This study demonstrates the feasibility of finding few molecular predictors of complex traits such as feed efficiency from microarray datasets. Good accuracy of prediction models was obtained for RFI, FCR, and FCRe to a lesser extent, by using the expression levels of 6 to 267 expressed genes in longissimus muscle of pigs under different diets, feeding regimen and years. Other studies are required to validate these candidate genes in different studies and confirm the generality of the obtained predictions as planed via the combination of experimental designs. Our study can be viewed as a proof of concepts that small subset of expressed genes can be identified as a proxy of complex traits such as feed efficiency. Further studies must be conducted to apply the same procedures to peripheral blood as a relevant and easy sampling source of biological information.
Microarray data sets
Microarray data were available through GEO subseries accession numbers (http://www.ncbi.nlm.nih.gov/geo/query/acc.cgi?acc = GSE47769 for n = 23 pigs and GSE84092 for n = 48 pigs) repositories. Experiments used the Agilent-026440 Sus scrofa 44 K Oligo Microarray v2 and Agilent-037880/INRA Sus scrofa 60 K Oligo Microarray v1 (Agilent Technologies, Massy, France), respectively. The 037880/INRA microarray contained 60,306 porcine probes, and derived at 71% from the porcine commercial Agilent-026440 microarray (43,803 probes) with the remaining 29% corresponding to a set of probes enriched with immune system, muscle and adipose tissue genes. An updated (April 2016) annotation of the microarrays was used to check the correspondence between probe sequences and corresponding genes. On the 037880/INRA microarray (60 k), 63% of the probes are annotated, whereas on the Agilent-026440 microarray (44 k), 50% of the probes are annotated. The data were obtained from longissimus muscle from two purebred Large White pig lines divergently selected for RFI during 6 to 8 generations over three different trials. Across experiments, muscles were collected from barrows (n = 48) and females (n = 23) with body weight (BW) ranging from 80 to 115 kg. Pigs had free access to pelleted diets of standard composition (n = 39) or rich in dietary fibers and lipids (n = 24), and a subset of high RFI pigs (n = 8) were feed-restricted (− 10% of ad libitum intake) during the growing-finishing period.

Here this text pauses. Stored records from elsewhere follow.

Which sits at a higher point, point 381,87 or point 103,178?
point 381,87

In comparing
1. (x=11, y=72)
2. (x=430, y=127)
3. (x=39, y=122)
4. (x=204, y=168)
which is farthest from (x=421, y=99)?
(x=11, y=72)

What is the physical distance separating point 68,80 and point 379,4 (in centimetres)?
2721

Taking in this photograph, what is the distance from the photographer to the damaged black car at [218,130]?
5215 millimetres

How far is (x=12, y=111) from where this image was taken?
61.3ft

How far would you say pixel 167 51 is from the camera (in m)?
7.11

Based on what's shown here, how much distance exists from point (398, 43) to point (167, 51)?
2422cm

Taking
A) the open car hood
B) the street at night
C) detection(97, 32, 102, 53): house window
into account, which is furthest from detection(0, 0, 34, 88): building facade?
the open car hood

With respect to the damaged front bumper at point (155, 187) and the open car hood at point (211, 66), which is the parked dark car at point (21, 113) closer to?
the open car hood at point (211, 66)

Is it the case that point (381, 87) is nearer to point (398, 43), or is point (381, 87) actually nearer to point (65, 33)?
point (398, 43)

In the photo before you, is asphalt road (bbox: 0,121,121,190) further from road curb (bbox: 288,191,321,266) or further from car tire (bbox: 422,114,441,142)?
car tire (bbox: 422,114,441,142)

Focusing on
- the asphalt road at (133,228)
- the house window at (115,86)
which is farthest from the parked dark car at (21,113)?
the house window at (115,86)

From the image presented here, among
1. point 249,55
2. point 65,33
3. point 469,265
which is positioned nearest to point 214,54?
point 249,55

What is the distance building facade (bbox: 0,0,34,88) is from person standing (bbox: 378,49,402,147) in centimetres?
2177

In the merged dataset, pigs were classified into low or high RFI groups, respectively, according to their genetic lines (n = 40 for the high RFI line and n = 31 for the low RFI line). Selection principles have been described by Gilbert and colleagues . Breeding values for RFI (RFI-BV) were newly estimated for these pigs by running a genetic evaluation of the trait combining data obtained on the full pedigree, based on their relative performance recorded in the selection farm (INRA GenESi, Rouillé, France). The RFI-BV were − 64.2 + 18.5 g/d on average in low RFI pigs and + 54.2 + 16.3 g/d in high RFI pigs. Feed conversion ratio (FCR) was calculated from individually measured daily feed intake (FI) and average daily gain (ADG) during the test periods as explained in the referenced publications [21, 22]. Net energy-based feed conversion ratio (FCRe) was obtained by considering net energy composition of the different diets together with daily FI and ADG of each pig.
Descriptive statistics and gradient tree boosting procedure
Processing of molecular data
In the original publications, raw spot intensities obtained after hybridization reactions have been submitted to quality filtration (intensity, uniformity, saturation, and outlier detection) and intensities of filtered spots have been log2 transformed. Microarrays datasets from the different experiments were merged in a single new dataset by using the probes ID as references. This merged dataset included 20,405 annotated muscle probes expressed in the 71 pigs. In the merged dataset, the molecular data were normalized by mean centering, i.e. subtracting the mean value across all probes from all raw values for each pig sample, to obtain consolidated expression values across originally separated datasets. Master matrix of 71 pigs considered in the study with values of three feed efficiency traits, the metadata and the microarray expression profiles was provided in Additional file 6.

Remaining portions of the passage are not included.